Table 3 shows the distribution of the 6-dimensional vectors across the subjects. The table shows that only 19 of all possible 6-dimensional combinations of cluster assignments were actually obtained and that the vast majority of the subjects (297) are represented by the 4 highly distinct prototype vectors shown as the 4 left columns of the table. The subject distribution based on their respective prototype vectors is thus clearly 4-modal. We thus obtain a partition of the data into 4 main clusters, whose modes are the 4 leftmost prototype vectors in Table 3. Each of the remaining 61 subjects is assigned to the cluster whose mode is closest to the subject’s corresponding prototype vector, based on the Hamming distance between prototypes. The exact same clustering is obtained by the 4-mode algorithm.

Figure 2 shows the feature values associated with each of the 4 clusters. The rows correspond to the 22 features (listed in Table 1), and the columns are the cluster labels. The number of subjects in each cluster is shown underneath each column. Feature values range from 0 to 1, and darker shades correspond to higher values for each of the features. The Wilcoxon rank-sum test is used to ensure that the difference in feature-value distribution is indeed statistically significantly different between every pair of clusters (p≤0.05).

Feature Profile for the 4-Cluster Consensus Solution.

Relation to clinical diagnoses:

For 210 of the 358 subjects studied here, the Autism Genetic Resource Exchange (AGRE) provides clinical diagnoses that were made by a physician based on DSM-IV criteria. These diagnoses include: Autism, PDD, PDD-NOS (PDD-Not-Otherwise-Specified), Asperger’s syndrome and a few cases of Attention Deficit Hyperactivity Disorder (ADHD).

Table 4 shows the correspondence between the clinical diagnoses and the cluster memberships. The highest number of subjects sharing a diagnosis within each cluster is shown in bold. Clusters 1, 3 and 4 are dominated by Autism diagnoses while Cluster 2 is dominated by Asperger’s syndrome. The Chi-square test validates that the distributions of clinical diagnoses are statistically significantly different (p≤0.05) between clusters 1, 2 and either 3 or 4. (The diagnoses distributions for patients in clusters 3 and 4 are not statistically significantly different from one another).

Table 4.

Clinical Diagnoses and Clusters

	1	2	3	4	Total
Autism	76	19	14	16	125
Asperger’s	0	21	2	4	27
PDD-NOS	2	9	2	3	16
PDD	10	17	7	6	40
ADHD	0	0	1	1	2
Total	88	66	26	30	210

Open in a new tab

Discussion

Each of the clusters shown in Fig. 2 is characterized by a distinct distribution of feature values, where Cluster 2 is clearly different from the other three, while the differences among Clusters 1, 3 and 4 are more subtle.

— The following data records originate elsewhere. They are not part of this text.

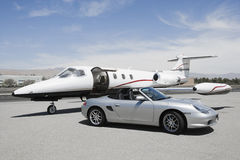 Convertible And Private Jet Royalty Free Stock Photography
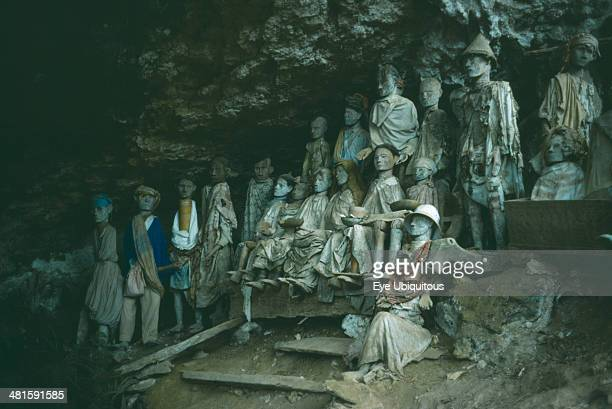 Indonesia Sulawesi Toraja wooden funeral effigies or Tau Tau set into cliff cemeteries to represent the spirit of the deceased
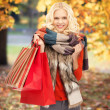 Teenage girl in warm clothes with shopping bags — Stock Photo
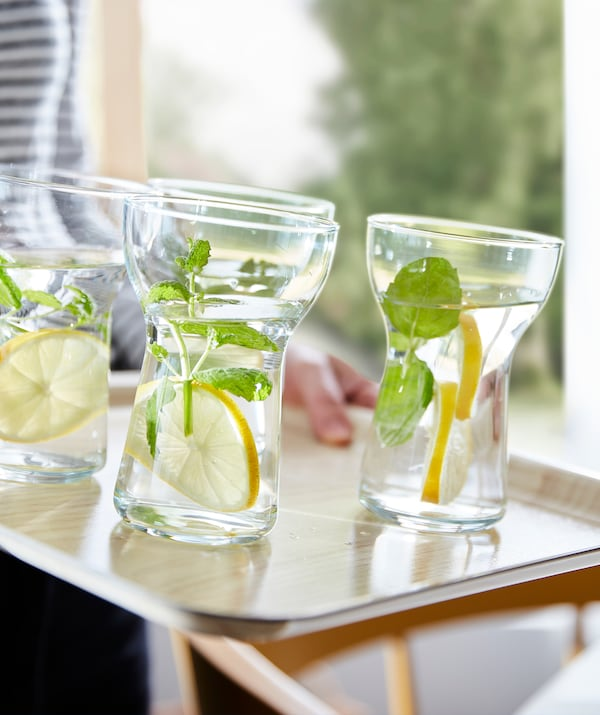 Easy-to-grip OMTÄNKSAM glasses filled with water, lemon slices and green sprigs, standing on an anti-slip tray.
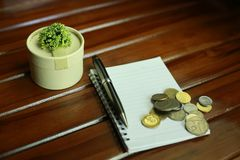 livro de nota, pena, moedas e decoração isolados no fundo de madeira Foto de Stock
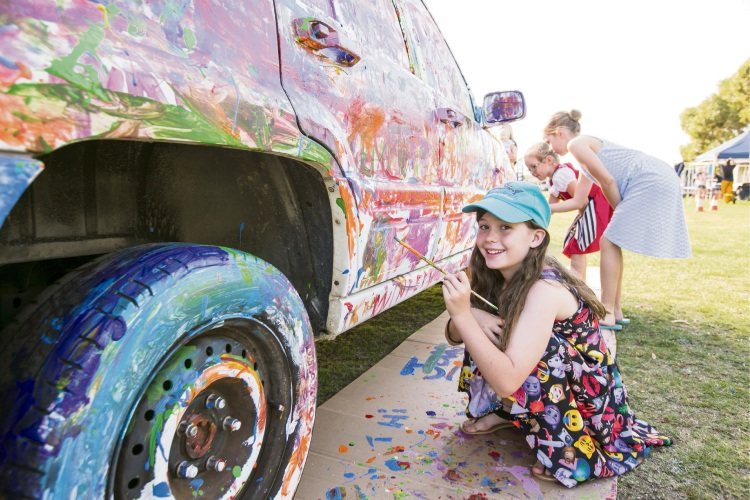 Haylee Patchett showing her paint skills in the paint-a-car workshop.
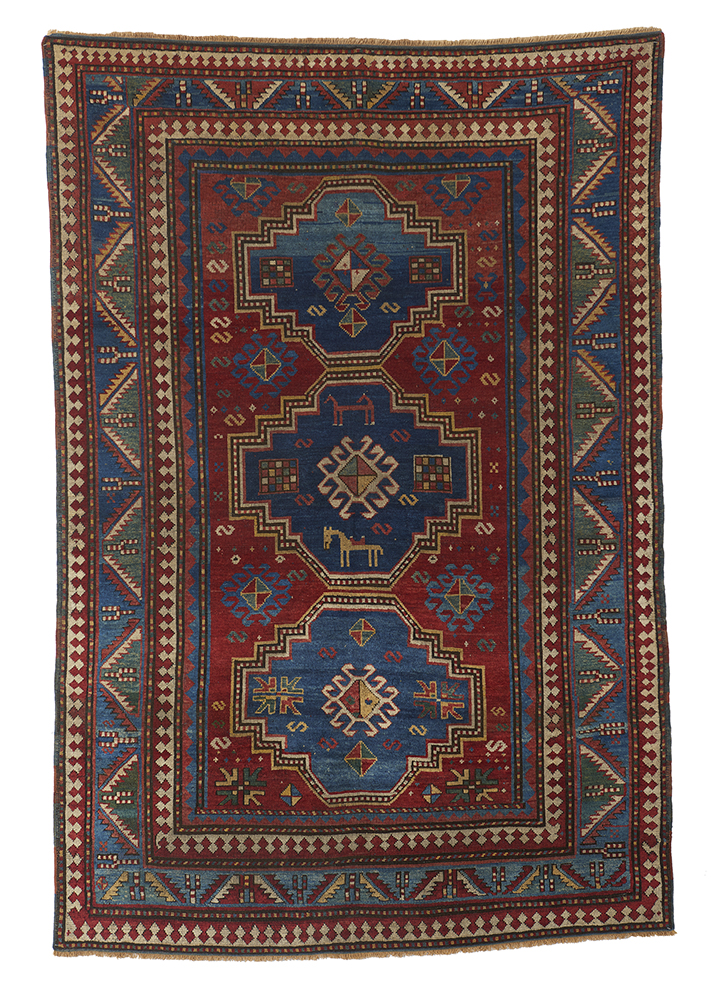 Kazak Rug with Horses, West Caucasus, late C19th, 235 x 161cm. £4500. Exhibitor: Seneh Carpets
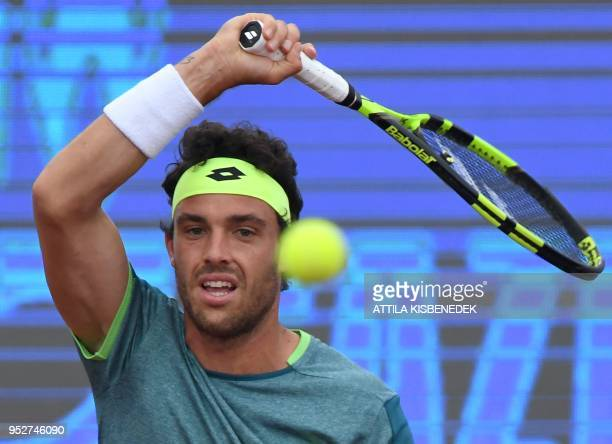 Italian Marco Cecchinato returns the ball to Australian John Millman during heir ATP final tennis match at the Hungarian Open in Budapest on April 29...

Cluster 2 (denoted C₂) contains the least impaired subjects, and, as shown in Table 4, includes most of the Asperger’s syndrome patients – a relatively mild form of PDD. Notably, subjects in C₂, show a close-to-normal age of language acquisition (feature 3, f3 for short), and the onset of the abnormalities in this group is late. While most of the symptoms are less severe in this group, social abilities and communication (f4 ,f7-13) are clearly impaired, and patients are hypersensitive to stimuli (f17).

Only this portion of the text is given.